Su Yinqi memanggil pelayan, lalu mereka berpindah ke ruang kecil di dalam.
Begitu pintu ruang ditutup, emosi yang tadi tertahan akhirnya meledak juga, air mata mengalir deras, tak bisa dihentikan.
Su Yinqi duduk di sampingnya, mengambil sapu tangan dari saku dan menyodorkannya padanya.
“Sejak kecil, hanya kakak yang paling menyayangi aku. Ibuku pergi meninggalkan rumah saat aku baru berusia setahun. Ayahku selalu sibuk di kantor, ia mempekerjakan pengasuh untuk menjaga kami. Pengasuh itu sangat buruk, mengancam kami agar tak mengadu pada ayah. Kalau kami melapor, ia tak akan memberi makan. Ia sering mengurung kami di gudang. Kakak hanya lebih tua dua tahun dariku, tapi ia seperti ibu kecil, berusaha melindungiku semampunya. Tapi kini kakak sudah pergi, tinggallah aku seorang diri.”
Ia menutup mulut dengan sapu tangan, menangis dalam diam dan kepedihan.
Mungkin tak ada seorang pun di dunia yang bisa benar-benar memahami sakit hatinya saat ini.
“Jangan menangis.” Su Yinqi merangkul bahunya, berbisik lembut di telinganya. “Aku tahu rasanya.
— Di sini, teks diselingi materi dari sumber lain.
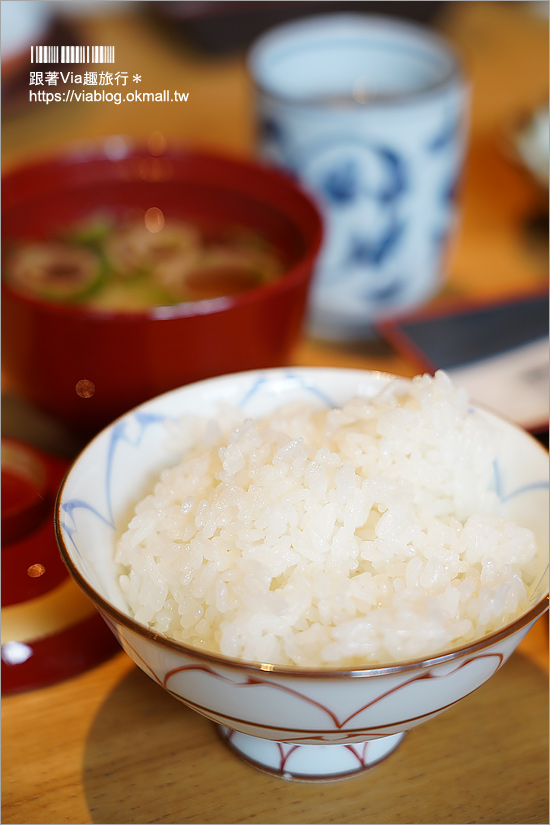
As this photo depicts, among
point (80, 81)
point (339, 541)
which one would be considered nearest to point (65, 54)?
point (80, 81)

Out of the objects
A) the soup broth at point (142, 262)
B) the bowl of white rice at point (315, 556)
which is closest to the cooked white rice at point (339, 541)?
the bowl of white rice at point (315, 556)

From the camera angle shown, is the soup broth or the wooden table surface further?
the soup broth

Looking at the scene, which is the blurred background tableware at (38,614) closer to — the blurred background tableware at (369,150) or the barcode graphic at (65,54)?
the blurred background tableware at (369,150)

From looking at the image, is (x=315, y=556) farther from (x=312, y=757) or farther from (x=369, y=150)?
(x=369, y=150)

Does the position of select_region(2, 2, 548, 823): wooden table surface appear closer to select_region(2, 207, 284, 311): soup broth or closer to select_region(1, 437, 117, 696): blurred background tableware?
select_region(1, 437, 117, 696): blurred background tableware

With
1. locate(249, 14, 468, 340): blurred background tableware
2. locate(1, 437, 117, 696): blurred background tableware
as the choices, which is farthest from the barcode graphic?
locate(1, 437, 117, 696): blurred background tableware

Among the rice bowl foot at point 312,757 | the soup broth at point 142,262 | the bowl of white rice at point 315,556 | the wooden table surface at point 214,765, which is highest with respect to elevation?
the bowl of white rice at point 315,556

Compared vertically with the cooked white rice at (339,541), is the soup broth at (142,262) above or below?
below
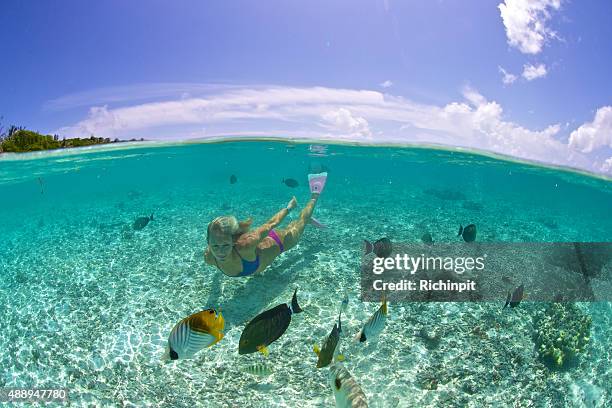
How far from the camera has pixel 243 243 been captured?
6676 mm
Setelah kekasihku meninggal, aku juga seperti kamu, tiap malam hanya bisa tidur dengan bantuan obat dan alkohol. Pernah suatu kali, aku hampir mati keracunan dan harus dilarikan ke rumah sakit untuk cuci lambung...”
Mendengar ceritanya, ia mengangkat kepala dari pelukannya, menatapnya. Tapi segera ia sadar sesuatu, lalu buru-buru menarik diri dari pelukannya.